Mr. Piper misunderstands the purpose — and indeed the function — of a gay identity: one made necessary not by desire, but by hostile external pressures (“Dear Christians: Please stop calling people gay,” Web, June 8). We do not name ourselves solely to broadcast our personal inclinations, but to forge solidarity in response to struggles imposed from without — often by churches, legislatures and courts that have long sought to silence and even harm us.

Words like gay, lesbian, transgender and queer exist not to divide, but to defend. Visibility is not a threat to dignity; it’s a shield against enmity, harassment and violence, not unlike the embrace of a Christian identity in spite of similar forms of enmity long directed at Christians. Is one to assume that identifying openly as Christian constitutes a similar “flattening” of an individual’s broader humanity? Would this, too, be cast as an indulgence — one permitted only by those unwilling to distinguish between Christianity as a choice and Christianity as an identity? I doubt Piper would make that argument. He has barely made the one he has. In fact, in characterizing queer identities as no more than  expressions of libido rather than what they have historically and accurately represented, it is Mr. Piper who renders the “flattening” — in obvious pursuit of erasure.

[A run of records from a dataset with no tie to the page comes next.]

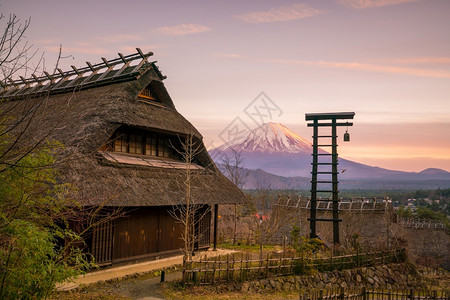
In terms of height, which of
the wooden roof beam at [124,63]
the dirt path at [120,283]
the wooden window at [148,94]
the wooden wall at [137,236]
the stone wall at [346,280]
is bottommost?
the stone wall at [346,280]

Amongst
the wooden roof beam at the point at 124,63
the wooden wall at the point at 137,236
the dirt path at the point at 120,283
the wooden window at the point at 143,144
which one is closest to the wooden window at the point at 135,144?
the wooden window at the point at 143,144

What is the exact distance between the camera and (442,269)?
35781 mm

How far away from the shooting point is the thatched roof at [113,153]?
12312 millimetres

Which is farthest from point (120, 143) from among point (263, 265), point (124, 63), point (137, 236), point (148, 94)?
point (263, 265)

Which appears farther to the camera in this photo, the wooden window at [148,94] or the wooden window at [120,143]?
the wooden window at [148,94]

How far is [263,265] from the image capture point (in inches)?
538

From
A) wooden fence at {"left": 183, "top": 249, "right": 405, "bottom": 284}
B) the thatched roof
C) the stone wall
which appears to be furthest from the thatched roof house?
the stone wall

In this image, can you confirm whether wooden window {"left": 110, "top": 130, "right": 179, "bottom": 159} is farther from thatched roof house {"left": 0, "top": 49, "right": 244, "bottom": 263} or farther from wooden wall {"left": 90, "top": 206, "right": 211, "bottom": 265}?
wooden wall {"left": 90, "top": 206, "right": 211, "bottom": 265}

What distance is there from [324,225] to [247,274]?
15.1 m

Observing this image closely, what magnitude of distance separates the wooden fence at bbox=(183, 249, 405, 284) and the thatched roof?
2.92 meters

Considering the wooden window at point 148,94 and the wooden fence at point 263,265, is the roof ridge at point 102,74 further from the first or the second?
the wooden fence at point 263,265

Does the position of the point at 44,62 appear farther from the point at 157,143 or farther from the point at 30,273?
the point at 157,143

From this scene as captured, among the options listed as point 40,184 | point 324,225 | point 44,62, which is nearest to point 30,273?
point 40,184

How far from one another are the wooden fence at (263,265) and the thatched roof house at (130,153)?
2567mm
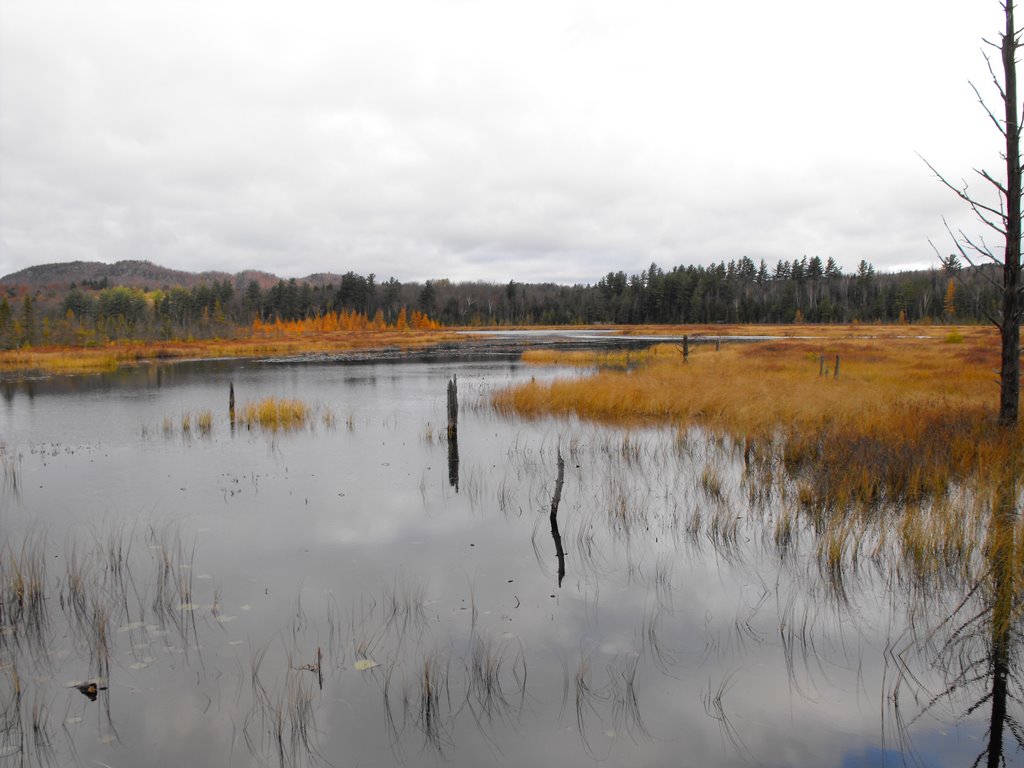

It is, too, entirely possible to be both gay and Christian, as much as it might surprise Mr. Piper (or not) — and without subscribing to the pious fiction of a life spent in penitential conflict with one’s own desires, affections and, yes, identity. I live in a community of the kindred in spirit as well as experience. It is not I who has made this wholly about my sexuality.



Rather than urging Christians to police their language, Mr. Piper would do better to call on them to confront the tradition’s role in historical injustice — not entirely unlike what Christians themselves have endured — and to cultivate a sense of his much-lauded humanity, along with empathy and compassion. As Christ did.